━━━ Input for this task ━━━

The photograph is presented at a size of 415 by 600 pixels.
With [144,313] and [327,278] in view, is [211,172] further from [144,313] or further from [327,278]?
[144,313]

━━━
━━━ Input for this task ━━━

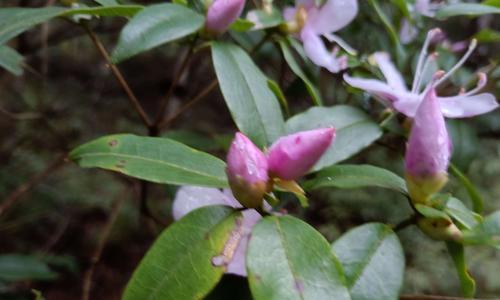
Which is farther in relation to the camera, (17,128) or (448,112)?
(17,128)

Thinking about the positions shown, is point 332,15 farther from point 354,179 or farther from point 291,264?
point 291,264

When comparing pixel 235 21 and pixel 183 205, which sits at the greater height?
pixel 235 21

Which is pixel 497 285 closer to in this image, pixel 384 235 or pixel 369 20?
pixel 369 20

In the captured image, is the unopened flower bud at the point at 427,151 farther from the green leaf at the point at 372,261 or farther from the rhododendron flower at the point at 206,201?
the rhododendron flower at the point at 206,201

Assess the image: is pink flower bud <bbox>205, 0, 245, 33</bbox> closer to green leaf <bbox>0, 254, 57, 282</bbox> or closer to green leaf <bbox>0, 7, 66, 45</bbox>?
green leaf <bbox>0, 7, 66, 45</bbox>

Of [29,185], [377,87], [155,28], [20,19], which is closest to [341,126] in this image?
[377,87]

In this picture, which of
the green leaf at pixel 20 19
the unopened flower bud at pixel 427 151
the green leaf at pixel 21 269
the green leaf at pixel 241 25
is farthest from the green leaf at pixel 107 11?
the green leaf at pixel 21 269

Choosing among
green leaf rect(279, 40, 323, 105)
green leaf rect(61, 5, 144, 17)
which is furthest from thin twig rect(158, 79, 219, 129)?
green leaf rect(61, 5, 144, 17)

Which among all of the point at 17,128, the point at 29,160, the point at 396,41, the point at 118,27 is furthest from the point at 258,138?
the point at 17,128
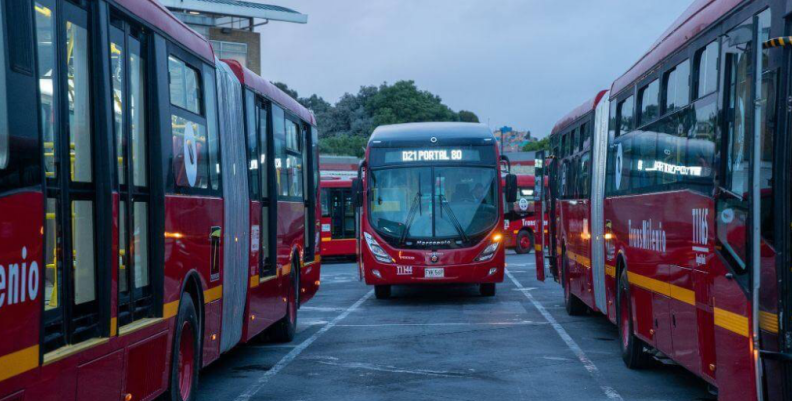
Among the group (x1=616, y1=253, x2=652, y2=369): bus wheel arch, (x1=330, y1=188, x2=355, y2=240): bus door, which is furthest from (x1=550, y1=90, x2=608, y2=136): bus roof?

━━━

*Written instruction*. Lay out the records from the line containing "Which is pixel" up to and including the line containing "Among the group" as a Markdown table with the columns Row and Record line, giving each line its own numbered row. Leave out blank lines and the pictures.

*Complete answer*.
| Row | Record line |
|---|---|
| 1 | Which is pixel 497 285 closer to in this image, pixel 384 235 or pixel 369 20? |
| 2 | pixel 369 20 |
| 3 | In the captured image, is the unopened flower bud at the point at 427,151 farther from the green leaf at the point at 372,261 or farther from the rhododendron flower at the point at 206,201? |
| 4 | the rhododendron flower at the point at 206,201 |
| 5 | Assess the image: is pink flower bud <bbox>205, 0, 245, 33</bbox> closer to green leaf <bbox>0, 254, 57, 282</bbox> or closer to green leaf <bbox>0, 7, 66, 45</bbox>? |
| 6 | green leaf <bbox>0, 7, 66, 45</bbox> |
| 7 | Of [29,185], [377,87], [155,28], [20,19], which is closest to [341,126] in this image? |
| 8 | [377,87] |
| 9 | In this picture, which of |
| 10 | the green leaf at pixel 20 19 |
| 11 | the unopened flower bud at pixel 427 151 |
| 12 | the green leaf at pixel 21 269 |
| 13 | the green leaf at pixel 241 25 |
| 14 | is farthest from the green leaf at pixel 107 11? |
| 15 | the green leaf at pixel 21 269 |
| 16 | Choosing among |
| 17 | green leaf rect(279, 40, 323, 105) |
| 18 | green leaf rect(61, 5, 144, 17) |
| 19 | which is furthest from thin twig rect(158, 79, 219, 129)? |
| 20 | green leaf rect(61, 5, 144, 17) |
| 21 | Which among all of the point at 17,128, the point at 29,160, the point at 396,41, the point at 118,27 is furthest from the point at 258,138? |
| 22 | the point at 17,128 |
| 23 | Among the group (x1=616, y1=253, x2=652, y2=369): bus wheel arch, (x1=330, y1=188, x2=355, y2=240): bus door, which is furthest from (x1=550, y1=90, x2=608, y2=136): bus roof? |